"“Public sentiment is everything. With public sentiment, nothing can fail; without it, nothing can succeed.”
In "The Second Amendment: A History", Michael Waldman quotes that statement from Abraham Lincoln by way of explaining that judges, even Supreme Court justices, are not much different from politicians when it comes to public opinion: It informs, even where it does not direct, their actions and decisions.
The Supreme Court only got around to affirming the individual’s right to gun ownership in 2008—by then the court’s decision in District of Columbia v. Heller was more or less in line with public opinion, which itself had changed markedly over time, thanks largely to a two-pronged propaganda blitz by the National Rifle Association and the equally vociferous arguments of conservative legal "scholars".
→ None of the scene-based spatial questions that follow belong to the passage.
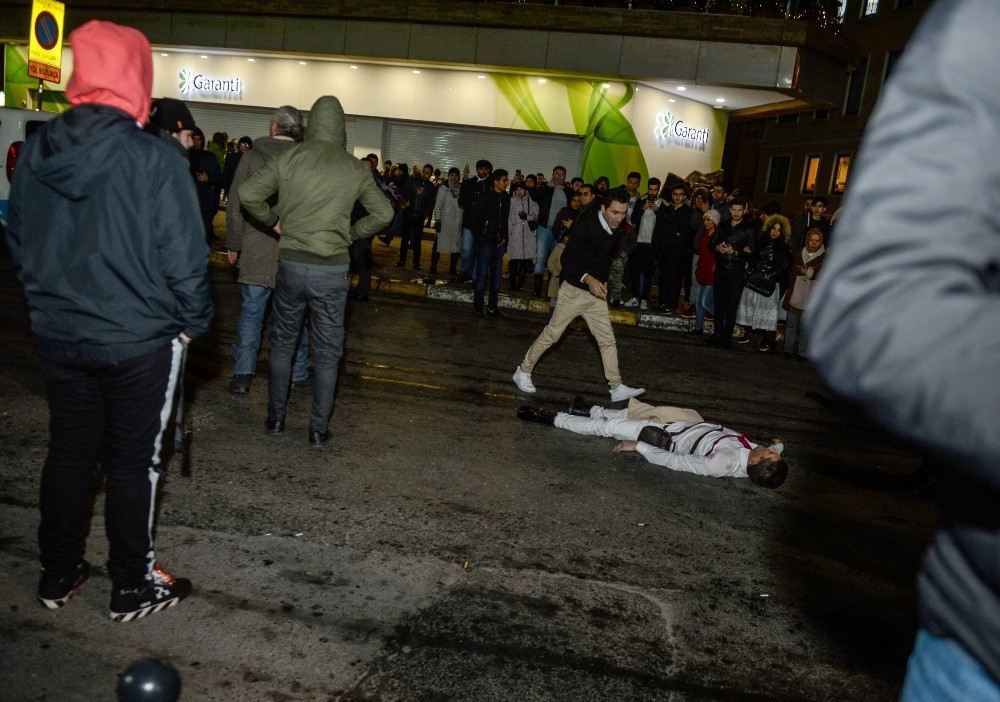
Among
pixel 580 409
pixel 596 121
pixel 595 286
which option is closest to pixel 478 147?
pixel 596 121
In 1959, a Gallup poll reported that 60 percent of Americans favored banning handguns; by 2012, that figure had dropped to 24 percent. Waldman is not cynically suggesting that the Supreme Court is a slave to public opinion. Rather, he is pointing out what should be obvious but is too often ignored: The court does not operate in a vacuum. Our view of the Second Amendment, he writes, “is set at every stage [of the nation’s history], NOT BY A PRISTINE CONSTITUTIONAL TEXT , but by the push-and-pull, the rough-and-tumble of political advocacy and public agitation.”